Alla storia del particolare amore che Basilico nutrì per Beirut viene reso omaggio ad Alessandria nelle Sale D’Arte con la mostra – che arriva per la prima volta in Italia – “Ritorni a Beirut / Back to Beirut” curata da Giovanna Calvenzi e Christian Caujolle. Attrazione, la sua, che lo portò a sondare le fasi di completa trasformazione della città negli anni, con immagini che dal 1991 ne documentano la ricostruzione in una danza di abbandoni e ritorni durata vent’anni.

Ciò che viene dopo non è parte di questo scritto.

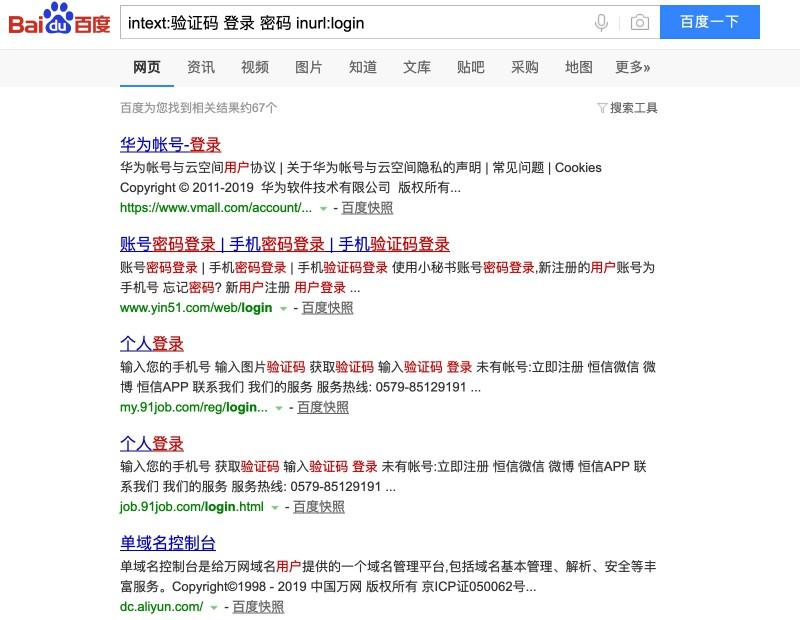 WebFuzzing方法和漏洞案例总结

Lo spazio, ogni spazio – parola cardine nel concepire ogni struttura edificata – ha in sé il proprio codice per poter essere letto e interpretato, composto dal complesso alfabeto dell’estetica della costruzione edilizia, delle distanze e del posizionamento delle principali mete del cammino umano quotidiano: scuole, ospedali, municipi, chiese, portici, ponti, stazioni, costituiscono nel loro insieme il modo e il senso della vita di un popolo, la storia a cui appartiene, l’insieme eterogeneo di cosa ogni giorno vede, dove si muove, cosa cerca. Gabriele Basilico è noto soprattutto per le sue fotografie di paesaggio urbano e architettura in cui categoricamente l’uomo non compare: lasciati soli, gli edifici parlano in un soliloquio estraneo al nostro modo di percepirli come entità nate per dialogare con una comunità – il loro messaggio parrebbe compiersi unicamente in virtù dello scambio che ad essa offre – mentre, solitari, acquisiscono quella dignità monumentale che ne fa prima di tutto volume, forma, superficie esposta alla luce del sole, come la Cattedrale di Rouen di Monet. Per questo motivo assume un senso specifico, nel tributo del fotografo milanese a Beirut distrutta, la sopravvivenza nelle immagini dei pochi uomini che ancora la abitavano dopo gli scontri, visti come sfuggenti presenze di un dramma assai più vasto inserite nel mosaico frantumato del tessuto urbano. Solo così Basilico ci può far capire che, anche se distrutta, l’architettura non perde mai di significato: distrutta, l’architettura racconta ancora qualcosa di chi prima l’aveva abitata e, soprattutto, voluta. Documentare la fatiscenza moribonda della città segnata dai colpi, resa irriconoscibile talvolta anche nei luoghi un tempo conservati con maggior cura – perché storici – e con devozione – perché sacri – significa per Basilico non tanto cercare tra i resti ciò che suggerisce ancora la verità originaria e passata di quel luogo, bensì trovarla nello stato presente, seppur sfigurato. Blaise Pascal diceva che l’uomo, se si ascoltano bene i suoi pensieri, non lo si troverà vivere mai nel presente, ma sempre nel passato o nel futuro. In questo senso la fotografia aiuta l’uomo a riappropriarsi di ciò che pare sfuggirgli sotto agli occhi costantemente, recuperando brandelli di tempo necessari alla costruzione della trama specifica della memoria, cercando di evitare che anche lei, come Beirut stessa, venga rasa al suolo.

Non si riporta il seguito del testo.